Safety assessment of vitacoxib: Acute and 90-day sub-chronic oral toxicity studies

- It was for the first time reported the toxicity of viacoxib as a new development compound coxibs of NSAIDs drug.
- The acute and subacute oral toxicity were evaluated, respectively.
- Significant pathological alterations were noted in kidneys and liver.
- LD50 of vitacoxib was greater than 5000 mg/kg in SD rats and ICR mice mg/kg BW.
- The NOAEL for sub-chronic toxicity of vitacoxib was considered to be 20 mg/kg bw/day for rats.

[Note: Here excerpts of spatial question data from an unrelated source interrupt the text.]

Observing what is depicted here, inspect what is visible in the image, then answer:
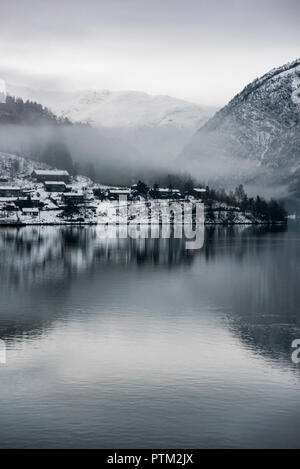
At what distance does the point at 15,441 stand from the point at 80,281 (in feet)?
145

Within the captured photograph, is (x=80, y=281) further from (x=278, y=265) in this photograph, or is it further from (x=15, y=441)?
(x=15, y=441)

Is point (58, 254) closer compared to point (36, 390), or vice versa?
point (36, 390)

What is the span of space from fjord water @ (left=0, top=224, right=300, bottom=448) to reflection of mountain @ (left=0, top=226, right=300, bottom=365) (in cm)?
17

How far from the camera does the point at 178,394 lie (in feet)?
98.8

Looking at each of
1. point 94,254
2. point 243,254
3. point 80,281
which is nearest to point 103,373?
point 80,281

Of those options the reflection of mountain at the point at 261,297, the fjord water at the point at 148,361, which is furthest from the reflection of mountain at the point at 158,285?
the fjord water at the point at 148,361

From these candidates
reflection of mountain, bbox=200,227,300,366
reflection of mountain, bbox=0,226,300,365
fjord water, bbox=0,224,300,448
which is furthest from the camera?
reflection of mountain, bbox=0,226,300,365

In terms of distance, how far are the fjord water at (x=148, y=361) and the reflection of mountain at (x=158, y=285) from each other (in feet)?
0.54

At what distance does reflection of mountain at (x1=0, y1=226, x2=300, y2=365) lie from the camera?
4588 cm

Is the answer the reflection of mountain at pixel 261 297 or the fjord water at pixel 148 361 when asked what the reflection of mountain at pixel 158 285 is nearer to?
the reflection of mountain at pixel 261 297

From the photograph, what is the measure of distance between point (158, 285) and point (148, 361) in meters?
31.4

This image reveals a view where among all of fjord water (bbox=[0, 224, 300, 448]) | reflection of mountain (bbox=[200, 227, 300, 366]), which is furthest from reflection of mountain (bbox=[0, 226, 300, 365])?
fjord water (bbox=[0, 224, 300, 448])

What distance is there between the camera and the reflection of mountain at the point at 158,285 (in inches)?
1806

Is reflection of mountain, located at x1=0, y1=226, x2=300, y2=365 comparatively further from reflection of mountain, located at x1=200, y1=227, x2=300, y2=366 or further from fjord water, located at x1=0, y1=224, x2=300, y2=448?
fjord water, located at x1=0, y1=224, x2=300, y2=448
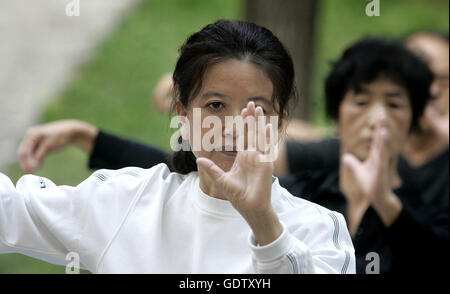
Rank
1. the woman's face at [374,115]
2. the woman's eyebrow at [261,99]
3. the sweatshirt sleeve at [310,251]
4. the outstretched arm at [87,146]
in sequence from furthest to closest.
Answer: the woman's face at [374,115]
the outstretched arm at [87,146]
the woman's eyebrow at [261,99]
the sweatshirt sleeve at [310,251]

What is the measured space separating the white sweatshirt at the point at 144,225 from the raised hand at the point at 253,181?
0.44 ft

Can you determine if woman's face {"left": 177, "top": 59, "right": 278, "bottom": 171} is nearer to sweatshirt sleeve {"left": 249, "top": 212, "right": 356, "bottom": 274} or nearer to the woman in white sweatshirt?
the woman in white sweatshirt

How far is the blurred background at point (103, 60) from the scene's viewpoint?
2500 mm

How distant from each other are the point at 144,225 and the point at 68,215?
0.46 feet

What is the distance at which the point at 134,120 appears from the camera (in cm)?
289

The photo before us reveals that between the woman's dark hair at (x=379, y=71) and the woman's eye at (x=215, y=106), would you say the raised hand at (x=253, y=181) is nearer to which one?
the woman's eye at (x=215, y=106)

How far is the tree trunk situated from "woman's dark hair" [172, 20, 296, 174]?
1664 millimetres

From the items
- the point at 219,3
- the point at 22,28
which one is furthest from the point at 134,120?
the point at 219,3

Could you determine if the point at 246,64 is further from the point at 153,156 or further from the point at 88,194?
the point at 153,156

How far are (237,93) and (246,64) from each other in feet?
0.19

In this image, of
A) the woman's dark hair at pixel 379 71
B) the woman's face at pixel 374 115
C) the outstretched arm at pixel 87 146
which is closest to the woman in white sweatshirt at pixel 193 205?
the outstretched arm at pixel 87 146

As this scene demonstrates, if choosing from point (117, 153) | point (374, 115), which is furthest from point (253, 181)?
point (374, 115)

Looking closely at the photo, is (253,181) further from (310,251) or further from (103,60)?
(103,60)

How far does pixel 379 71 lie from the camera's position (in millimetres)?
2432
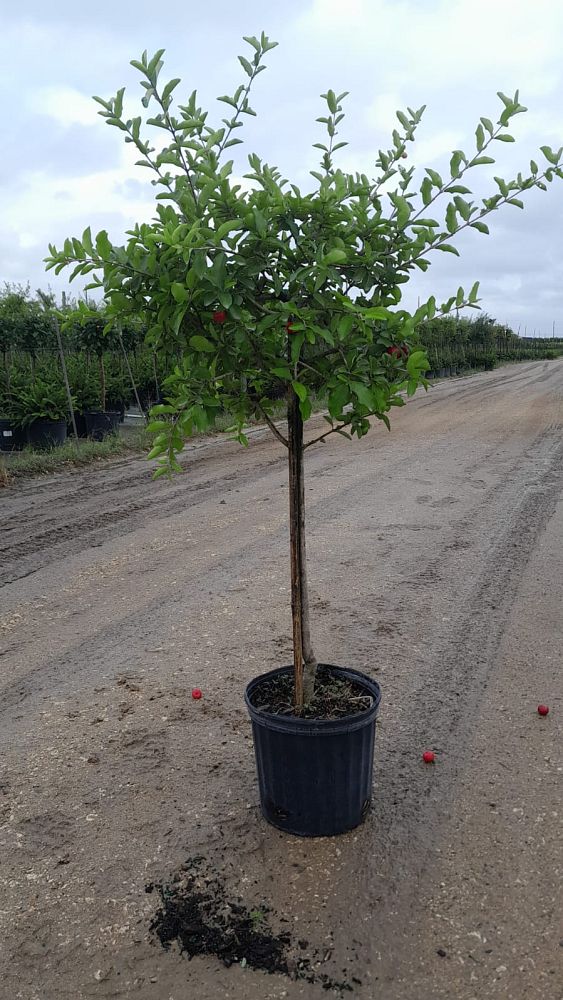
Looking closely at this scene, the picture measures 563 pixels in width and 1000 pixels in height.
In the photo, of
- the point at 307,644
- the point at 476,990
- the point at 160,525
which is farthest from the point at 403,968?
the point at 160,525

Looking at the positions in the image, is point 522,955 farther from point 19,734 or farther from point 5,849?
point 19,734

Vitacoxib, is a newly developed coxibs NSAID (selective inhibitors of cyclooxygenase-2). To date, no experimental data have been published concerning its safety for use as an additive in the human diet. In the present study, we assessed the acute and sub-chronic toxicity of vitacoxib administered by gavage. The acute toxicity tests in Sprague Dawley (SD) rats and ICR mice demonstrated that vitacoxib at a dose of 5000 mg/kg BW failed to alter any of the parameters studied. In the 90-day sub-chronic toxicity test, vitacoxib was administered to SD rats at the doses of 0 (control), 5, 10, 20, 30, and 60 mg/kg BW. The results demonstrated that there were no significant differences for most indexes of sub-chronic toxicity throughout the experiment at the dose of 5-20 mg/kg BW, indicating no apparent dose-dependent. However, there were significant histopathology changes in the liver and kidney, and alterations in some biochemical parameters in the 60 mg/kg BW group. Based on these findings, the gavage LD50 was determined to be > 5000 mg/kg in SD rats and ICR mice, and the 90-day gavage no-observed-adverse-effect level (NOAEL) of vitacoxib was considered to be 20 mg/kg BW under the present study conditions.